• National Institute on Drug Abuse admits cannabis has medicinal benefits
  • US guidance states drug can help kill some cancer cells and shrink others
  • Cannabinoids – chemicals in marijuana – currently used in medication to treat MS patients in both the US and UK  

Cannabis can kill cancer cells and shrink one of the most serious types of brain tumours, new advice reveals.

The National Institute on Drug Abuse in the US has admitted, in its revised publication on marijuana, that the drug offers benefits to some cancer patients.

The report states: ‘Recent animal studies have shown that marijuana extracts may help kill certain cancer cells and reduce the size of others.

‘Evidence from one animal study suggests that extracts from whole-plant marijuana can slow the growth of cancer cells from one of the most serious types of brain tumours.

‘Research in mice showed that these extracts, when used with radiation, increased the cancer-killing effects of the radiation.’

The term medicinal marijuana refers to using the whole unprocessed plant or its basic extracts to treat a disease or symptom.

Currently the drug is not recognised by the US Food and Drug Administration (FDA) as a medicine.

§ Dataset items

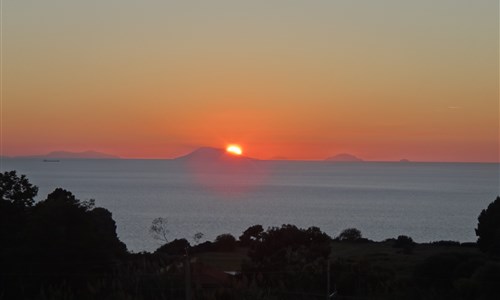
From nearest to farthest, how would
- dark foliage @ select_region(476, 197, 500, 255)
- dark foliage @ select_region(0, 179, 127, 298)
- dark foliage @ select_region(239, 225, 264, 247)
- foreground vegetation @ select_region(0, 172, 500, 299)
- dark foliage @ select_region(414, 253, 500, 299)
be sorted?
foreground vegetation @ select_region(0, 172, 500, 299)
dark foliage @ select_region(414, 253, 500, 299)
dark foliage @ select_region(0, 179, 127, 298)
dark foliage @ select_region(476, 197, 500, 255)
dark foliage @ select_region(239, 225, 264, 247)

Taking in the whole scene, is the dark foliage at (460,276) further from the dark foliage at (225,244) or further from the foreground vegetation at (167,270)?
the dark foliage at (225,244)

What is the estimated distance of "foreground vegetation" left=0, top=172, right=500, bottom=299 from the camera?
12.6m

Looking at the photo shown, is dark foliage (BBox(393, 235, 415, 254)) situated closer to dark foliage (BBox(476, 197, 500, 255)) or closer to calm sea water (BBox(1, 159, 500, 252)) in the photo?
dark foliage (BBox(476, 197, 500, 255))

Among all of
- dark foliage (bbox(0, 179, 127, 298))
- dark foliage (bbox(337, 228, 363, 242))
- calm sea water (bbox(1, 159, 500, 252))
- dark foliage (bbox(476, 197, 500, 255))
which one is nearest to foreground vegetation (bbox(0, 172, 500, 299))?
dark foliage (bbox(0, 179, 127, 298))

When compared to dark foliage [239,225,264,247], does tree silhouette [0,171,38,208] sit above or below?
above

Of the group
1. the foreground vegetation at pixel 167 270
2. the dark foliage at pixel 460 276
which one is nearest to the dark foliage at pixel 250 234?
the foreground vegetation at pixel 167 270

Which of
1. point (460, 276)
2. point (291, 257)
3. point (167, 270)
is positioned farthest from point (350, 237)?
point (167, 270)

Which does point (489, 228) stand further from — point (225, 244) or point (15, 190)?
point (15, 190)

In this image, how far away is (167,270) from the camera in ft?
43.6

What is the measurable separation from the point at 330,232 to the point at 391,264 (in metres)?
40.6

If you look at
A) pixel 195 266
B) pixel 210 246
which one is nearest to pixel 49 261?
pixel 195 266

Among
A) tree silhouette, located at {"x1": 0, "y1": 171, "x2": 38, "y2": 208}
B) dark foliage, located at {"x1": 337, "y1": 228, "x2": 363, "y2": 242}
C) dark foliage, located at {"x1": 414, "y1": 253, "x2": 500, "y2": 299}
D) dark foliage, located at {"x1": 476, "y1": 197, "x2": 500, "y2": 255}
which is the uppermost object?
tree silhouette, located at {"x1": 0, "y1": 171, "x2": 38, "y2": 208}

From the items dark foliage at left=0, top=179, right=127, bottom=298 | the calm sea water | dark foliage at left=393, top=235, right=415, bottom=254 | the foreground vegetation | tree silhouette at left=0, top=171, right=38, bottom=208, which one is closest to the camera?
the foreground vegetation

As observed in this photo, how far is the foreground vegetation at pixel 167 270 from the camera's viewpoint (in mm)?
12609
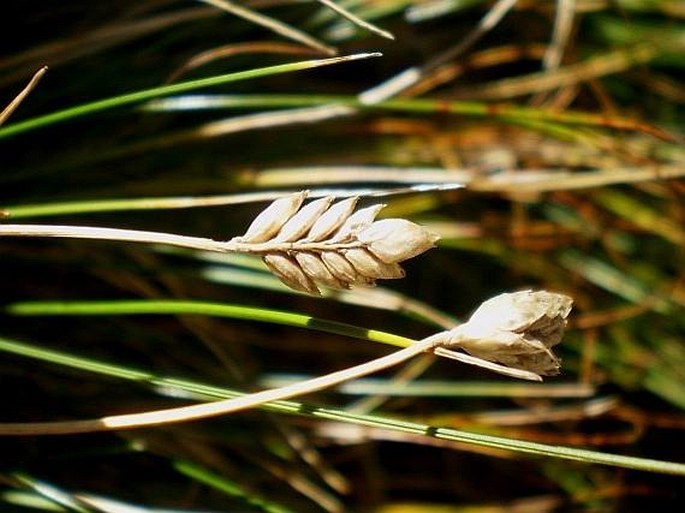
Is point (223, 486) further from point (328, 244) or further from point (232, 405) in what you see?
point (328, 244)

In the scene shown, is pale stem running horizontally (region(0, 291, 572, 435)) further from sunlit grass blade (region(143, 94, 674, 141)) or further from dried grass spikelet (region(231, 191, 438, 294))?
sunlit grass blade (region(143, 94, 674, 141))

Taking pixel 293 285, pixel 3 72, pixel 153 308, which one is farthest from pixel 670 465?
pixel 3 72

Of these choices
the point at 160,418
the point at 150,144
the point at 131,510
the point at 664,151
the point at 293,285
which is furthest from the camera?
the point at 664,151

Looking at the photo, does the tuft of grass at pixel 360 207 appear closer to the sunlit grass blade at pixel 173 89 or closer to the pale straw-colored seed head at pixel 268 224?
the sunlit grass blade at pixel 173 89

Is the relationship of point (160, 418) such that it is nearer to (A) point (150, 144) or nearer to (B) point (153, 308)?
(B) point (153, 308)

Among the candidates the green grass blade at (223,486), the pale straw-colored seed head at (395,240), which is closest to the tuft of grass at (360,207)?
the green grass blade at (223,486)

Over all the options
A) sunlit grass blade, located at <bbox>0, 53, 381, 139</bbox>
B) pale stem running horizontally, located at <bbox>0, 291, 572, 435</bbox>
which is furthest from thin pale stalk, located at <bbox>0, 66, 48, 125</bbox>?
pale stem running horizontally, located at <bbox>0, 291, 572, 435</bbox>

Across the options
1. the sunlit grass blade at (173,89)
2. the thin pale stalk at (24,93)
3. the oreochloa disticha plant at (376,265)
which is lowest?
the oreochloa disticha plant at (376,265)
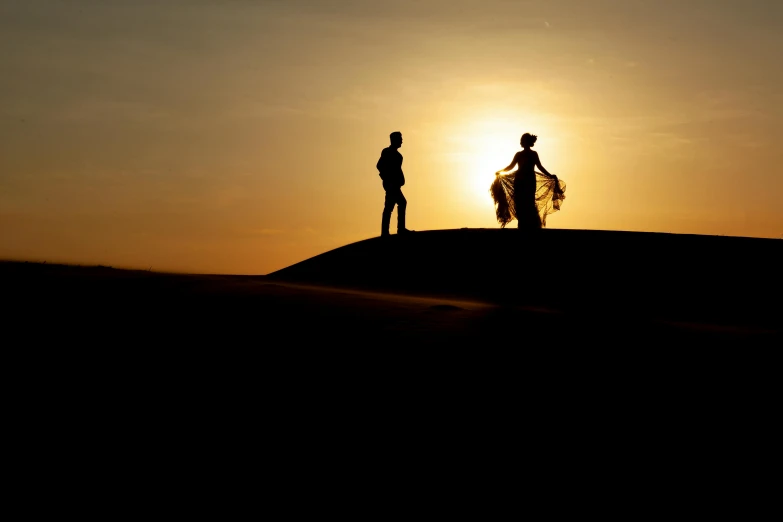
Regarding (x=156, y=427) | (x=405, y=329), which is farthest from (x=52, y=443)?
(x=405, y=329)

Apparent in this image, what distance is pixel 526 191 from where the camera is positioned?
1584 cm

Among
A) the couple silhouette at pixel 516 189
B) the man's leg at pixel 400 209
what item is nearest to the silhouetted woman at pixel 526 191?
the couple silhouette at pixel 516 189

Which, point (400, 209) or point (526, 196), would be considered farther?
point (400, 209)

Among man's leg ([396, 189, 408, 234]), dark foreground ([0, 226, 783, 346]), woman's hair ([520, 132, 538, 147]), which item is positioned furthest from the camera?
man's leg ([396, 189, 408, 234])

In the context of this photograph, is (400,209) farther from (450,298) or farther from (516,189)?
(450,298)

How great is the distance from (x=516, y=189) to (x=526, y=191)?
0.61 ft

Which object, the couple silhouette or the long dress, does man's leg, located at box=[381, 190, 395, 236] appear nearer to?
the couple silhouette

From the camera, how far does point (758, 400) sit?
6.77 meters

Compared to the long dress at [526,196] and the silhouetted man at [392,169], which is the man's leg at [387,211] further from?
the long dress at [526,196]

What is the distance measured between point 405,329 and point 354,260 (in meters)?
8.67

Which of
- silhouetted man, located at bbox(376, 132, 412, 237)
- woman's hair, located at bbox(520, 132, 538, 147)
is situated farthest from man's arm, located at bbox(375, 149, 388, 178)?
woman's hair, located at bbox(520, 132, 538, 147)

§ Exercise set
- 1) According to the cannabis and cancer article, what happened in mice when marijuana extracts were used together with radiation?
- 2) Continue the article on cannabis and cancer, picking up after its final sentence.

§ Answers for the tasks
- 1) The extracts increased the cancer-killing effects of the radiation.

- 2)
However, studies of the chemicals in marijuana – cannabinoids – has led the FDA to approve two medications that contain cannabinoid chemicals.

Currently two cannabinoids, of around 100, are of medical interest – THC and CBD.

THC increases appetite and reduces nausea. It may also decrease pain, inflammation and muscle control problems.

CBD is a cannabinoid that does not affect the mind or behaviour.

It is thought to be useful in minimising pain and inflammation, controlling epileptic seizures and possibly treating mental illness and addictions.

In the UK, THC is the active ingredient in the prescribed drug Sativex.

It is currently only licensed to treat and relive the pain of muscle spasms in MS patients.

Scientists are also conducting clinical trials and preclinical studies into the effects of marijuana on:

  • Autoimmune diseases, including HIV and AIDS, multiple sclerosis and Alzheimer’s disease
  • Inflammation
  • Pain
  • Seizures
  • Substance use disorders
  • Mental disorders

The new advice from the National Institute on Drug Abuse comes as a group of senators put pressure on the US federal government to recognise the medicinal value of the drug.


Medication containing cannabinoids, from marijuana, is licensed to treat MS – pictured on a brain scan – patients in both the US and UK

The Compassionate Access, Research Expansion and Respect States Act was introduced in March.

It proposes moving cannabis from a schedule I to a schedule II drug, recognising it has some medicinal value.

The proposed bill does not, however, legalise marijuana in all states, but permits states to set their own policies, the Daily Caller reported.

‘It couldn’t be any clearer that marijuana has medical value,’ Tom Angell, chairman of the Marijuana Majority, told The Daily Caller.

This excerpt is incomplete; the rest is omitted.